• **Kutipan Teks**
Supaya, bisa dilakukan perubahan kecil di pedesaan diperlukan gerakan sosial baru. Gerakan ini tidak lagi berbasis ideology dan peran buruh, tetapi cukup membangun wacana atau kepentingan bersama (common interest). Apalagi dikaitkan dengan keberadaan media sosial, common interest bisa menjadi dasar membangun perubahan. Inilah makna gerakan sosial baru di pedesaan. Supaya lebih bergelora diperlukan peran kaum agamawan yang reformis dalam gerakan ini. Harapannya melalui model itu, agama akan menjadi faktor positif dan mempersatukan, dan tidak seperti terjadi sekarang ini, sebagai alat pemaksaan atas nama publik.
Beberapa catatan kritis:
Konsultasi ini, menurut pandangan saya, lebih banyak sosialisasi dan memperkenalkan wacana ha katas air. Hal itu terlihat dari banyaknya peserta yang mengemukakan persoalan yang dihadapinya, daripada membahas muatan (content) dari rencana advokasi RUU HAA.
Meski begitu, masukan dari peserta menjadi penting. Sebab, itu peta persoalan atau problematika tentang air menjadi sangat variatif dan kompleks. Hal ini bisa menjadi materi yang, kiranya, memperkuat argumentasi NA.

• **Data yang Diberikan**
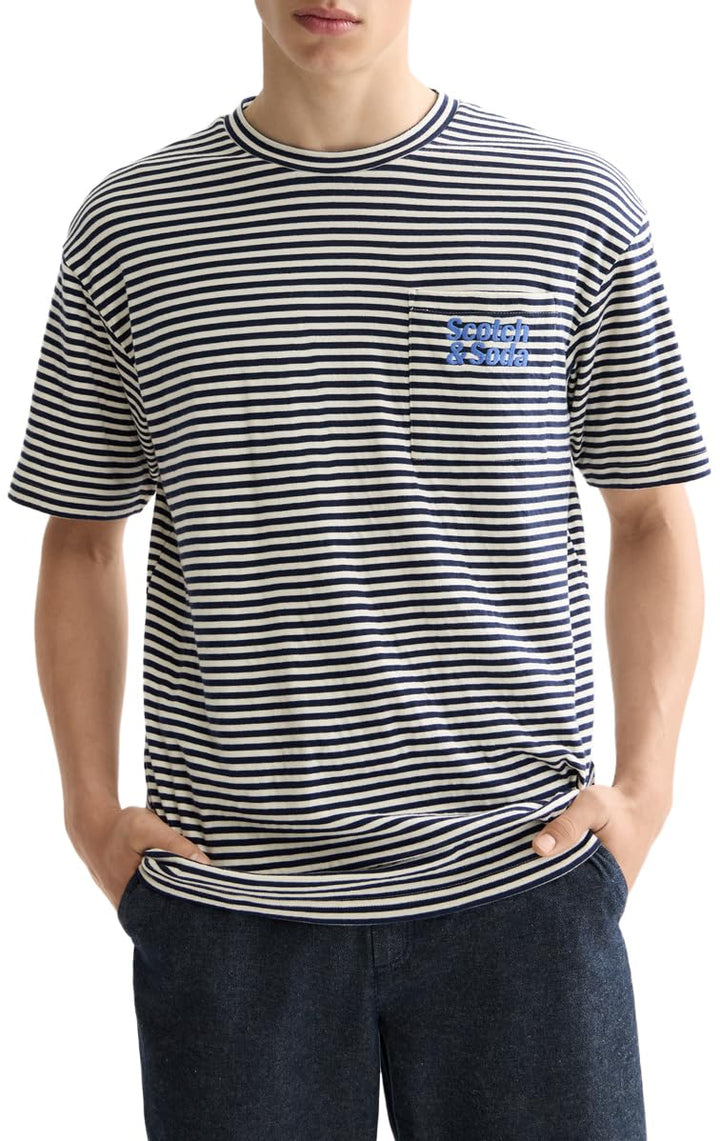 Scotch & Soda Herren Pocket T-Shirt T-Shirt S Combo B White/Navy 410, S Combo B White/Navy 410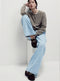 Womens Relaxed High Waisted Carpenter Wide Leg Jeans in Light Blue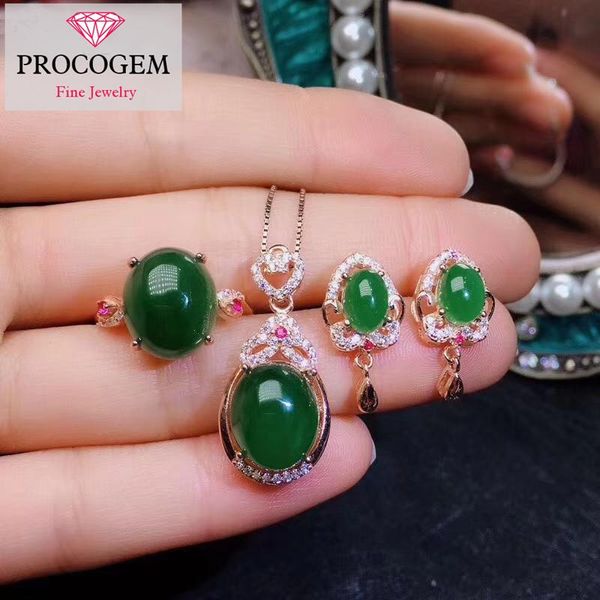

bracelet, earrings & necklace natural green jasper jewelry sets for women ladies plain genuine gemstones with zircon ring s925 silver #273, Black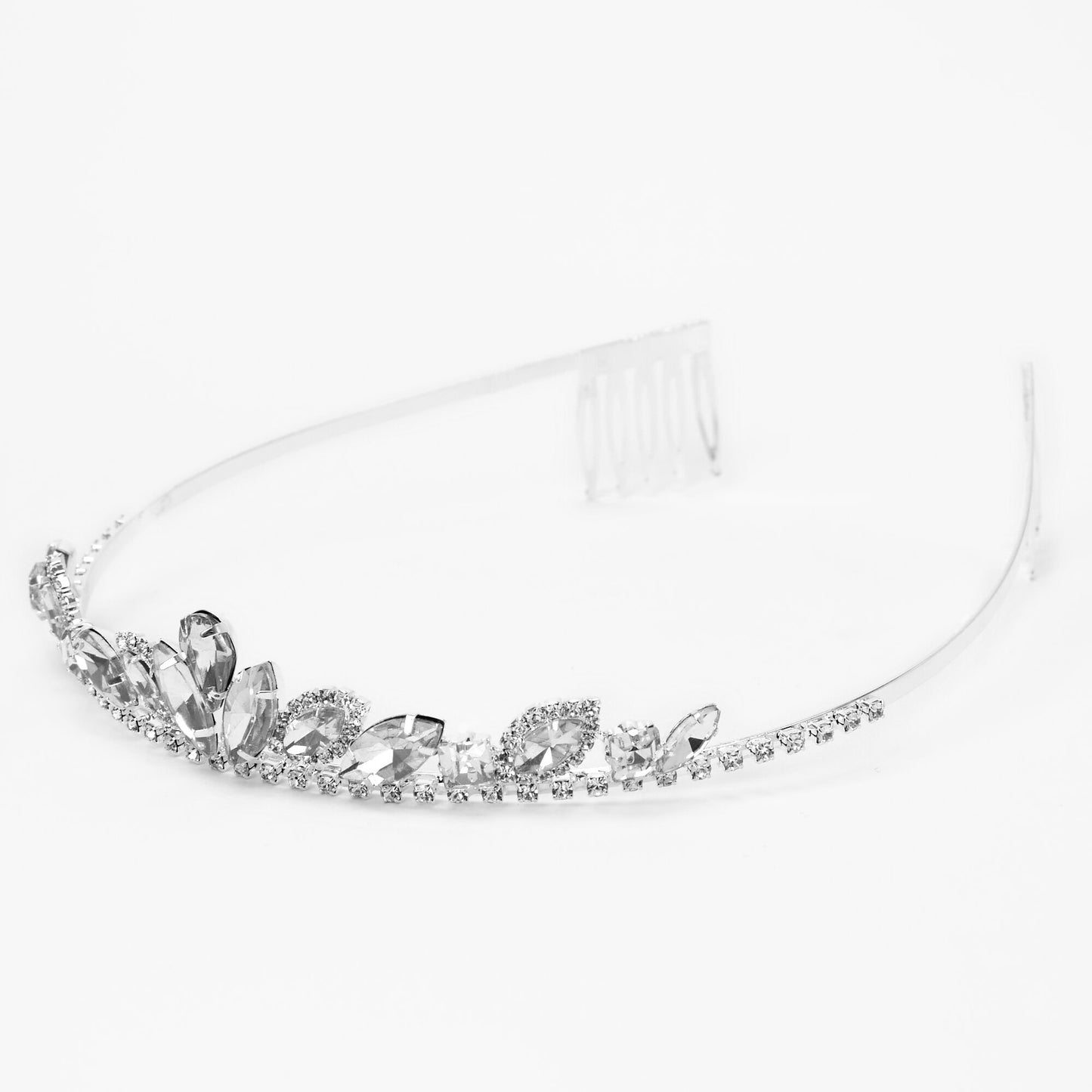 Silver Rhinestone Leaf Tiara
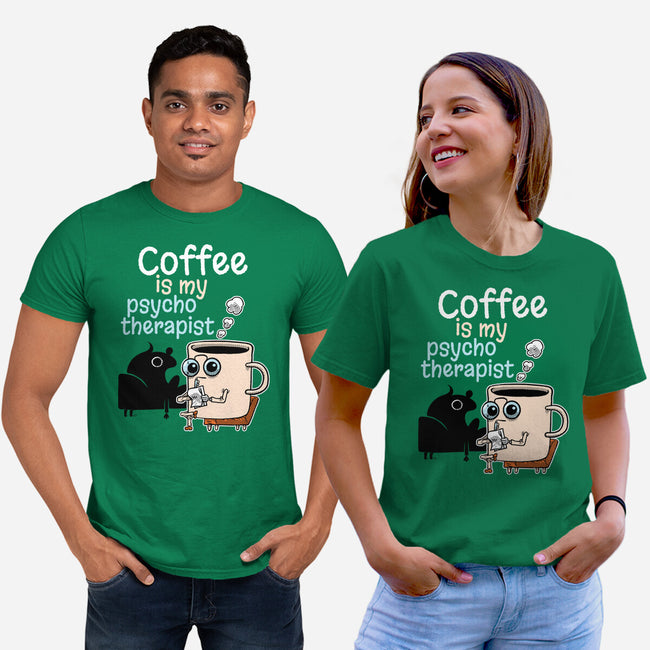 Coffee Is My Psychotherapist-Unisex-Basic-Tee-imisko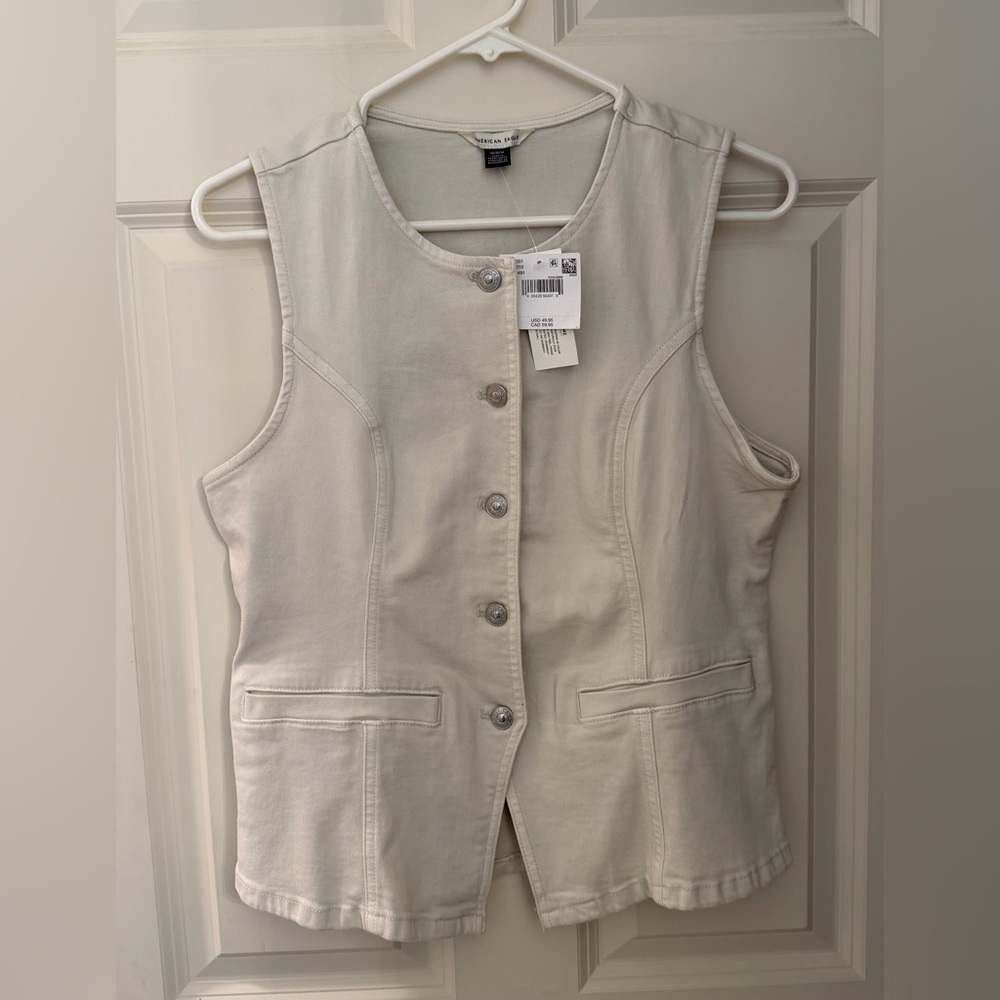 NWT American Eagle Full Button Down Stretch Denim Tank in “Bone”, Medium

• **Ketentuan Tugas**
Salin tanpa perubahan bagian kutipan teks mulai dari "Meski begitu, masukan" sampai dengan "memperkuat argumentasi NA.". Item-item tersebut merupakan bahan tersendiri yang terpisah dari kutipan teks.

• **Jawaban Latihan**
Meski begitu, masukan dari peserta menjadi penting. Sebab, itu peta persoalan atau problematika tentang air menjadi sangat variatif dan kompleks. Hal ini bisa menjadi materi yang, kiranya, memperkuat argumentasi NA.